STATED PROBLEM: Identify every line in the data below that contains the string "edge" and copy each such line in full.

DATA:
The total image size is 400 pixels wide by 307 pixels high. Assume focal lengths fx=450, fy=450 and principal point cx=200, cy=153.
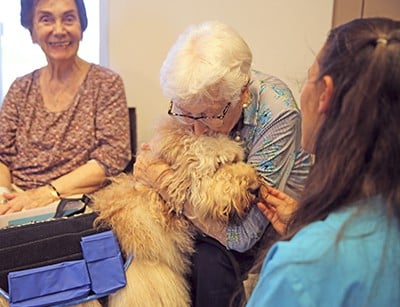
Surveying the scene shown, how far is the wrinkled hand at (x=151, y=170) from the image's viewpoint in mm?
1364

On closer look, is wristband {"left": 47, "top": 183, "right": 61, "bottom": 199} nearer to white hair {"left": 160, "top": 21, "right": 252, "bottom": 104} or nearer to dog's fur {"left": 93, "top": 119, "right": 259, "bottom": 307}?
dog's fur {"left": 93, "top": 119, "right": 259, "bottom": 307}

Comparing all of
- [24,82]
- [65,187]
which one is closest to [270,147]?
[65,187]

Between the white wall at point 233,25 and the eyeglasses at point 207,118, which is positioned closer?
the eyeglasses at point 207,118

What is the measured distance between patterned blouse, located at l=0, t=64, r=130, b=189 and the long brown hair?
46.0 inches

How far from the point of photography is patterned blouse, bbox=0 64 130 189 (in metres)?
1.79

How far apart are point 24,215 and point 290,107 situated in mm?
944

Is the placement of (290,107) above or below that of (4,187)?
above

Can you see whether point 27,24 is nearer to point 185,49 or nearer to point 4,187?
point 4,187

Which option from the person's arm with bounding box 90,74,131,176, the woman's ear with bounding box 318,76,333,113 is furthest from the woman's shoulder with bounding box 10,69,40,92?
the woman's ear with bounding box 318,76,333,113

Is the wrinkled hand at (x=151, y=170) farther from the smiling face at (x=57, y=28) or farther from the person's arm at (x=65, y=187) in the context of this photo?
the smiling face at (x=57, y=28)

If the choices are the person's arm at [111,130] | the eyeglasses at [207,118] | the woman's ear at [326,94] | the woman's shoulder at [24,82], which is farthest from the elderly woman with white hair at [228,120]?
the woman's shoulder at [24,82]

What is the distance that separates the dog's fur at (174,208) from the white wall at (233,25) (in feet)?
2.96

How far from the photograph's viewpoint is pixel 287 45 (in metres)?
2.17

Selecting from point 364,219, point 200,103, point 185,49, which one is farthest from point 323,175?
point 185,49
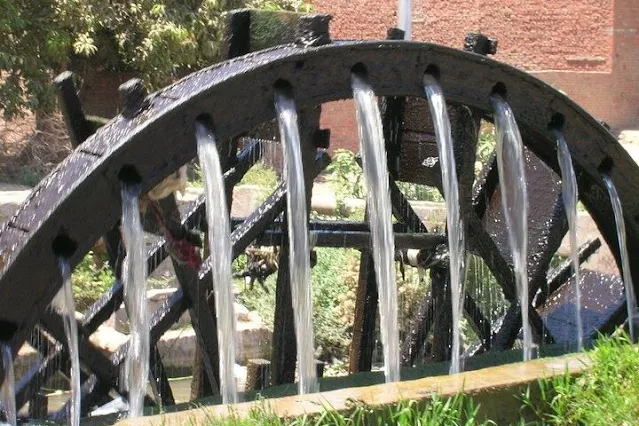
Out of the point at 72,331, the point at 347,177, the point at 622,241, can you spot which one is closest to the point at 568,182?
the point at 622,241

* * *

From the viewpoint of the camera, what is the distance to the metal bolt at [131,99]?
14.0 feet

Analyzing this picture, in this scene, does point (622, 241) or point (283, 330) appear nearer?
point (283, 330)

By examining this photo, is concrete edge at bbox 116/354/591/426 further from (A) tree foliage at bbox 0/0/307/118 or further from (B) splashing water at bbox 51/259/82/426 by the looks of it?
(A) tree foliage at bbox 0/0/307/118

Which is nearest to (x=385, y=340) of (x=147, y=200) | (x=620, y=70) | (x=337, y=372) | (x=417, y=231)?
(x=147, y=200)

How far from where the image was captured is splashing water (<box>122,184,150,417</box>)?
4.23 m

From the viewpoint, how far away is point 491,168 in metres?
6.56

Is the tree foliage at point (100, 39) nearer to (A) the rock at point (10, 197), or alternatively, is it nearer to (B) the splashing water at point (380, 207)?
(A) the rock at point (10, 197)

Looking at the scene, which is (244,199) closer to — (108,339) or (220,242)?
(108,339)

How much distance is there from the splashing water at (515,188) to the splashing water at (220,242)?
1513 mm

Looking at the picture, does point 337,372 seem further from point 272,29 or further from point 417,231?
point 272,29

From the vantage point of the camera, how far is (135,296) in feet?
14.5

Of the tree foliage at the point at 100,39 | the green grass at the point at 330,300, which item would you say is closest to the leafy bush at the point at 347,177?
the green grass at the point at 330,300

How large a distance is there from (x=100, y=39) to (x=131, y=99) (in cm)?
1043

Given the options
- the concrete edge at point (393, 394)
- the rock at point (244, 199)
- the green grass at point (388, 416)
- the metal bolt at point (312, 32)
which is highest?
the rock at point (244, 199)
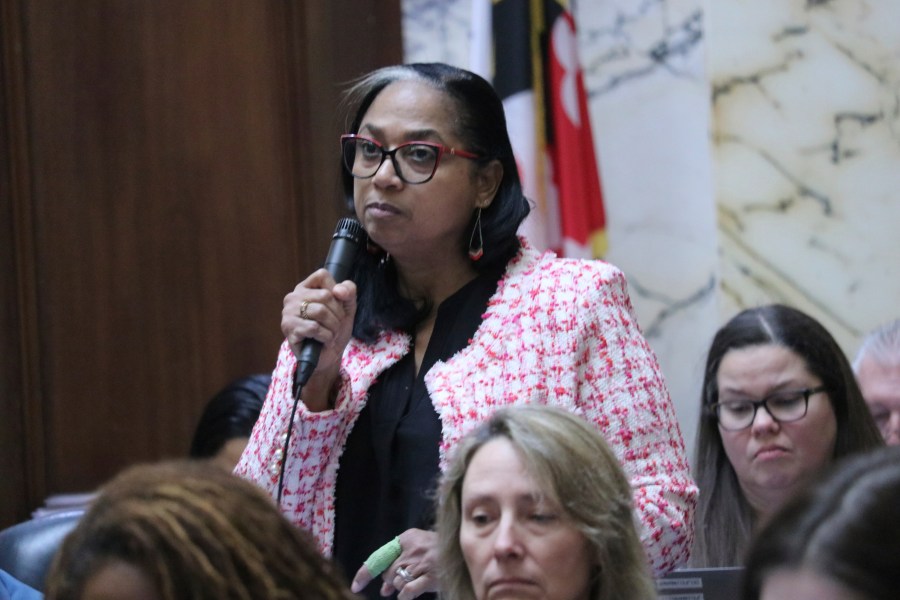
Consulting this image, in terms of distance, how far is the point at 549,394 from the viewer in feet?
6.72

==

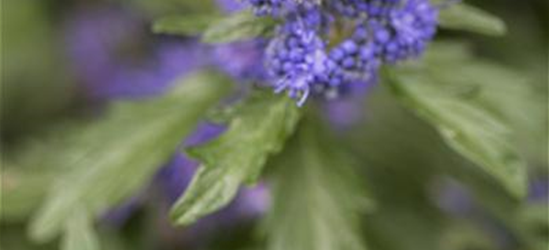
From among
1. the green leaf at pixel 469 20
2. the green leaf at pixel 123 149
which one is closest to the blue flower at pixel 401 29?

CORRECT ANSWER:
By examining this photo, is concrete edge at bbox 116/354/591/426 further from (A) tree foliage at bbox 0/0/307/118 or further from (B) splashing water at bbox 51/259/82/426 by the looks of it?
- the concrete edge at point (393, 394)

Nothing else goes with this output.